*Opdrachten*:
A – Schrijf uit de uitspraak over het bouwwerk in de groenstrook letterlijk over van "3.2. [wederpartij] heeft" tot en met "dan die schuur.".
B – Schrijf het volgende stuk van de uitspraak over het bouwwerk in de groenstrook, te beginnen na de laatste zin die er staat.

3.1. [wederpartij] is niet opgekomen tegen de ongegrondverklaring door de rechtbank van haar beroep tegen de eerste last. Het besluit van 3 maart 2014 is derhalve in zoverre onherroepelijk geworden. Daarmee staat in rechte vast dat de aanwezigheid van het bouwwerk waarop de eerste last betrekking heeft, voor zover het zich bevindt op gronden met de bestemming "Groen", met die bestemming in strijd is. Geen aanleiding wordt gevonden voor het oordeel dat het verrichten van de grondwerkzaamheden op zichzelf geen overtreding van het bestemmingsplan wegens met de bestemming "Groen" strijdig gebruik oplevert. Hierbij is van belang dat het doel van deze werkzaamheden erin was gelegen de oprichting van het bouwwerk waarop de eerste last betrekking heeft, mogelijk te maken. Tevens is van belang dat het herstellen van de groenstrook in de oude situatie, ertoe kan bijdragen dat de overtreding wordt beëindigd (vergelijk de uitspraak van de Afdeling van 24 juli 2002 in zaak nr. 200100071/1). De rechtbank heeft het voorgaande niet onderkend.
Het betoog slaagt in zoverre.
3.2. [wederpartij] heeft niet bestreden dat zij het in geding zijnde bouwwerk heeft opgericht. Ter zitting heeft zij haar in verweer ingenomen standpunt dat zij geen grondwerkzaamheden heeft verricht in de groenstrook, zodat volgens haar van een overtreding geen sprake is, herhaald. Zij heeft in dat verband toegelicht dat ter plaatse gedurende vele jaren een, legaal opgerichte, en door haar ten behoeve van het onderhavige bouwwerk afgebroken, grote schuur heeft gestaan, en dat het thans in geding zijnde bouwwerk kleiner is dan die schuur.

*Brongegevens*:

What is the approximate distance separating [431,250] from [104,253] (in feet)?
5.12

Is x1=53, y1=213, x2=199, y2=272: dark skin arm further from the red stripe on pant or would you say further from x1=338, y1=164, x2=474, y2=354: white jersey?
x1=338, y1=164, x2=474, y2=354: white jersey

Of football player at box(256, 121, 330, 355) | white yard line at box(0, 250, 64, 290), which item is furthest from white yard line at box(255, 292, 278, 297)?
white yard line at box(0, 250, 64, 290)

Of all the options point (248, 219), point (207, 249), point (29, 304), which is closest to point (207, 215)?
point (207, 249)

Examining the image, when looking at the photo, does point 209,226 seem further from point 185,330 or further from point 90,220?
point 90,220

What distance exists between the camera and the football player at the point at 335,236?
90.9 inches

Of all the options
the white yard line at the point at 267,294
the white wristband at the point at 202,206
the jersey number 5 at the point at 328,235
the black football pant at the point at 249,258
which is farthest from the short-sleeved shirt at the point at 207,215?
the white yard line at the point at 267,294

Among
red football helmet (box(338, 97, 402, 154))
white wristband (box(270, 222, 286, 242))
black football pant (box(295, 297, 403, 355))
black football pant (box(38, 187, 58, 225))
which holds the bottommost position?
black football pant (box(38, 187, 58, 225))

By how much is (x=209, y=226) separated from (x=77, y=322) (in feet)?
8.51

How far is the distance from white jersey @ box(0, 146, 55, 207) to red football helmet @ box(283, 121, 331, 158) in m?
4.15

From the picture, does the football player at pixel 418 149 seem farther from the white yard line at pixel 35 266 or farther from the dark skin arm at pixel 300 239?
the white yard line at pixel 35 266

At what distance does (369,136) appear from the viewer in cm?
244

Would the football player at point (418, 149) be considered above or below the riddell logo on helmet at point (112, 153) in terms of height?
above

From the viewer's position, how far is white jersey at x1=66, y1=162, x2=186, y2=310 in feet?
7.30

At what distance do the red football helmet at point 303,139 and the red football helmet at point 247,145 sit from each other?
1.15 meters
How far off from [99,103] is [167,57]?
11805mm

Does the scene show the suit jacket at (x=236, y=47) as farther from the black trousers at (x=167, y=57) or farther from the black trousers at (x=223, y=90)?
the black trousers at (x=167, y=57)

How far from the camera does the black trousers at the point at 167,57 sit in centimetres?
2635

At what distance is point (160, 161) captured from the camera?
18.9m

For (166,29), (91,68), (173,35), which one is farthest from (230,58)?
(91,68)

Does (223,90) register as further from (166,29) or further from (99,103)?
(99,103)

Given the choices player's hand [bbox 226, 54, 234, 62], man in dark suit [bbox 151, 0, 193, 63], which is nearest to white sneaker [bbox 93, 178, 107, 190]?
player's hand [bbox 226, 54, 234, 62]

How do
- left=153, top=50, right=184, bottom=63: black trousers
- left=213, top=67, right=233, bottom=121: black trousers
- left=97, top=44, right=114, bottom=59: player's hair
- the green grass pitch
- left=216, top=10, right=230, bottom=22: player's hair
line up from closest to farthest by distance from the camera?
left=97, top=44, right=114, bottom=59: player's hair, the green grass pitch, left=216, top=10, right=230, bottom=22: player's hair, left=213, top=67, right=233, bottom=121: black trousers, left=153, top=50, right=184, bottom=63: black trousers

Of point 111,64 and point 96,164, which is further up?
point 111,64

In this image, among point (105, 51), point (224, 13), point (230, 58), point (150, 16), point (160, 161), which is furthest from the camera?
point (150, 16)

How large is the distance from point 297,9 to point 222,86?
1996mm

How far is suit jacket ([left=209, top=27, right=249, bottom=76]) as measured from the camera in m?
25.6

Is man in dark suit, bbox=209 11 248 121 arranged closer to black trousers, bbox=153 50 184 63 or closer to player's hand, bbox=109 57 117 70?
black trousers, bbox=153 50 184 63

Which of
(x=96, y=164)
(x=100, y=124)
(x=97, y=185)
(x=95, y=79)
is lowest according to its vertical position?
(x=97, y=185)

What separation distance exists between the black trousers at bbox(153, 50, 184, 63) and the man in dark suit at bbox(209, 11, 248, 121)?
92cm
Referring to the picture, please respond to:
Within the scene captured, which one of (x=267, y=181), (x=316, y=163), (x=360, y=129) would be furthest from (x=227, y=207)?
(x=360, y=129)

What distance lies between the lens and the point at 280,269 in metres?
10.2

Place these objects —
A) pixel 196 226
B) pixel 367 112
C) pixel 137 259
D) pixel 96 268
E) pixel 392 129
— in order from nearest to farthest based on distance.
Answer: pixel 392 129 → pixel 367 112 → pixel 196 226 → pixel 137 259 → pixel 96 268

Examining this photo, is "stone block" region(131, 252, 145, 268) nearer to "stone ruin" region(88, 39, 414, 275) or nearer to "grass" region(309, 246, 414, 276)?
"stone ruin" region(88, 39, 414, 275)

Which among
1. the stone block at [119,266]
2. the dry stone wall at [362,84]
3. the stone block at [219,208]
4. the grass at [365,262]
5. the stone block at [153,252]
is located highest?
---
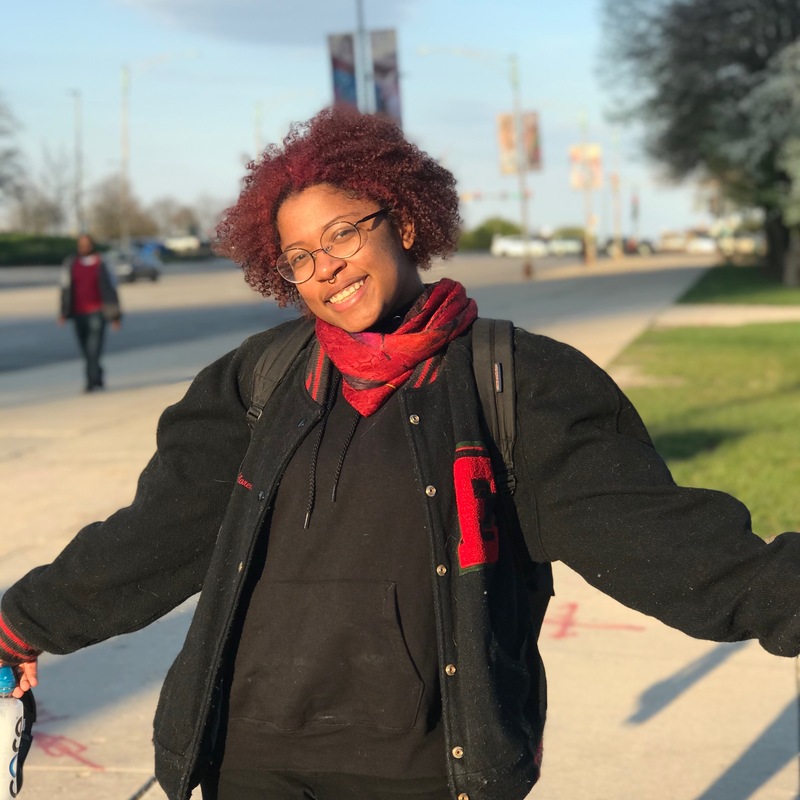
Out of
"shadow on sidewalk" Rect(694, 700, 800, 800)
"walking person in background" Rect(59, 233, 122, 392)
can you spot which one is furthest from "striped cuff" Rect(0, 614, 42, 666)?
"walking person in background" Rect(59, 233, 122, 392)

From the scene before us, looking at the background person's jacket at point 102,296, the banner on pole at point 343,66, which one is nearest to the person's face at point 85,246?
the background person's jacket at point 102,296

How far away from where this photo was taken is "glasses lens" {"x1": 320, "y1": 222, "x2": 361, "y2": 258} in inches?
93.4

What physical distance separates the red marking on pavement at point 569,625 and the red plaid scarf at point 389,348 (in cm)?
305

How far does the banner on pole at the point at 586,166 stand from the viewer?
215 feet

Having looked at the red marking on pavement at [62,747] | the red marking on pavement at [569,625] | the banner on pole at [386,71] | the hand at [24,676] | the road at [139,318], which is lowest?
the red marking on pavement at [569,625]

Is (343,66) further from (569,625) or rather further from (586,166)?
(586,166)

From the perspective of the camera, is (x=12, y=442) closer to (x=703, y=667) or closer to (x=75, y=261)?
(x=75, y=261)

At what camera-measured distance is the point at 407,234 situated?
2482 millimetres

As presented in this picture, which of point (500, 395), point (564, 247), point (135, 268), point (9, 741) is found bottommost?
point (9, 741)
...
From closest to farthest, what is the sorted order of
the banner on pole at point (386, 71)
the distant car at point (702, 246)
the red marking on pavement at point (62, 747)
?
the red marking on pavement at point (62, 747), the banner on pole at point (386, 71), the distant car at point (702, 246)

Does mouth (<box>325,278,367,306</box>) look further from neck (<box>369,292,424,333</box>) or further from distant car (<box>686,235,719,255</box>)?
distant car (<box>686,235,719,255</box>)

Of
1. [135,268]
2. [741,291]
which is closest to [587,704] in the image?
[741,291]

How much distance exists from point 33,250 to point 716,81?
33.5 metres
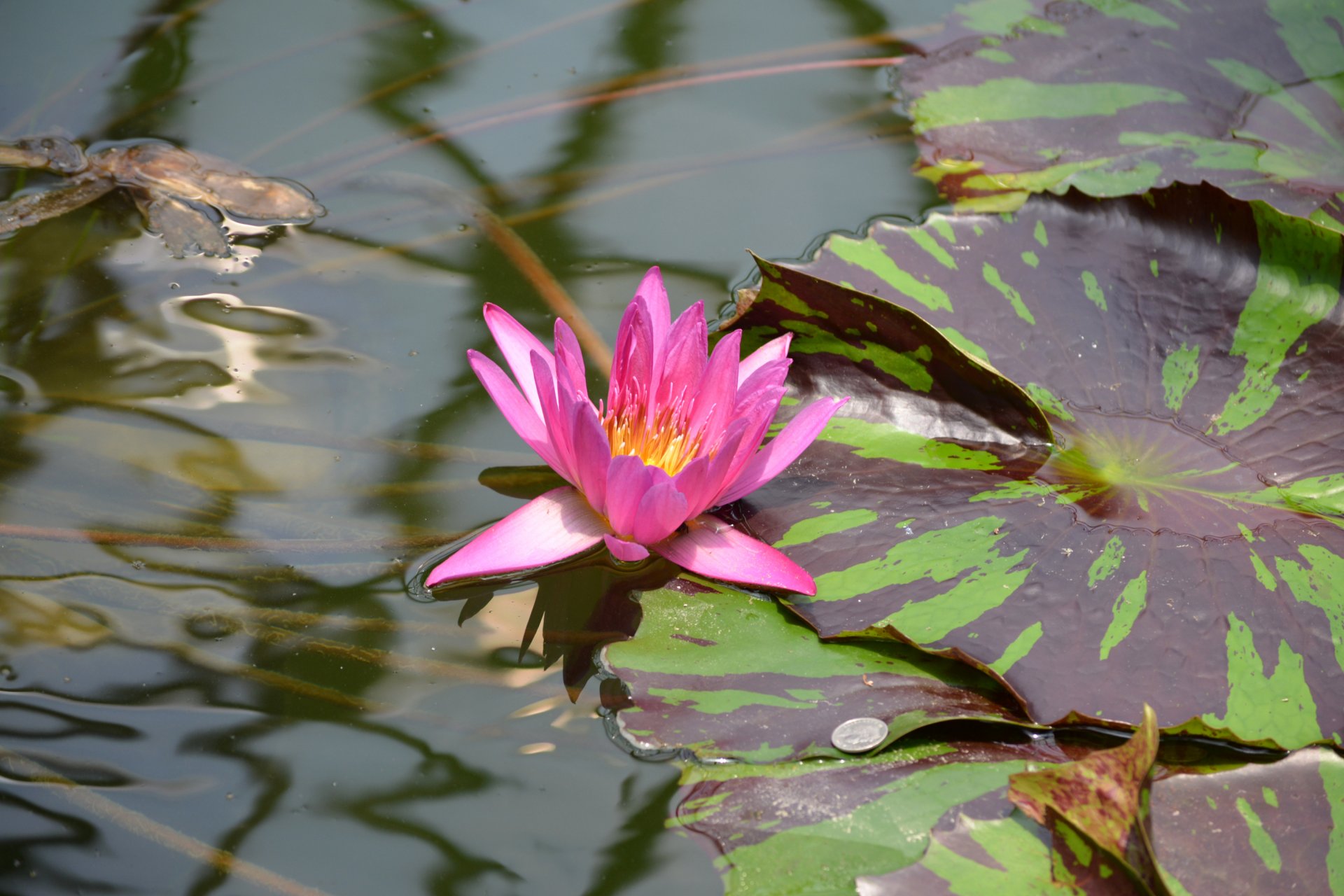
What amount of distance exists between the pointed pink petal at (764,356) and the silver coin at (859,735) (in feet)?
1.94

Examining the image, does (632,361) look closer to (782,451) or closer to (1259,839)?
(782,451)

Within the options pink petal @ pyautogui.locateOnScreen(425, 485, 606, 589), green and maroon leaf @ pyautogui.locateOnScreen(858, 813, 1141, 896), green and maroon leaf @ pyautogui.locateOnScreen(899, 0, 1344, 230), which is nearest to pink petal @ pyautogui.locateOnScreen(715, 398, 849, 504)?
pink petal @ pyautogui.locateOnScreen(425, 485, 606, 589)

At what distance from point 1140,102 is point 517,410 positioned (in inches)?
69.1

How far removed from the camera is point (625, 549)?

*Antwoorden per opdracht*:
A –
3.2. [wederpartij] heeft niet bestreden dat zij het in geding zijnde bouwwerk heeft opgericht. Ter zitting heeft zij haar in verweer ingenomen standpunt dat zij geen grondwerkzaamheden heeft verricht in de groenstrook, zodat volgens haar van een overtreding geen sprake is, herhaald. Zij heeft in dat verband toegelicht dat ter plaatse gedurende vele jaren een, legaal opgerichte, en door haar ten behoeve van het onderhavige bouwwerk afgebroken, grote schuur heeft gestaan, en dat het thans in geding zijnde bouwwerk kleiner is dan die schuur.

B –
Naar aanleiding van de vraag waaruit volgens hem blijkt dat [wederpartij] de groenstrook heeft ontgraven, heeft het college ter zitting de op 15 januari 2013 ter plaatse van het perceel gemaakte, en door hem bij brief van 6 januari 2015 in het geding gebrachte foto getoond, waarop te zien is dat grond is afgegraven, alsmede een reeks luchtfoto’s die in de loop der jaren van het perceel zijn genomen en waarvan de oudste dateert van 1998. Op grond van deze foto’s dient te worden geconcludeerd dat het thans in geding zijnde bouwwerk ten opzichte van de locatie waar de afgebroken schuur zich bevond, fysiek verder in de groenstrook is gesitueerd, en dat op het desbetreffende perceelsgedeelte voorheen beplanting aanwezig was. Anders dan de rechtbank heeft overwogen, volgt uit het voorgaande dat het college aannemelijk heeft gemaakt dat [wederpartij] in de groenstrook beplanting heeft verwijderd en grond heeft afgegraven.
Ook in zoverre slaagt het betoog.
4. Het hoger beroep is gegrond. De aangevallen uitspraak dient te worden vernietigd, voor zover de rechtbank het besluit van 3 maart 2014 met betrekking tot de tweede last heeft vernietigd. Doende hetgeen de rechtbank zou behoren te doen, zal de Afdeling het door [wederpartij] tegen de tweede last ingestelde beroep alsnog ongegrond verklaren.
5. Voor een proceskostenveroordeling bestaat geen aanleiding.
Beslissing
De Afdeling bestuursrechtspraak van de Raad van State:
I. verklaart het hoger beroep gegrond;
II. vernietigt de uitspraak van de rechtbank Gelderland van 16 september 2014 in zaak nr. 14/2225, voor zover de rechtbank het besluit van het college van burgemeester en wethouders van Apeldoorn van 3 maart 2014 heeft vernietigd, voor zover dat betrekking heeft op de hierboven als tweede last aangeduide last;
III. verklaart het bij de rechtbank tegen de tweede last ingestelde beroep ongegrond.
Aldus vastgesteld door mr. S.F.M. Wortmann, voorzitter, en mr. J. Hoekstra en mr. G.M.H. Hoogvliet, leden, in tegenwoordigheid van mr. J. Fransen, griffier.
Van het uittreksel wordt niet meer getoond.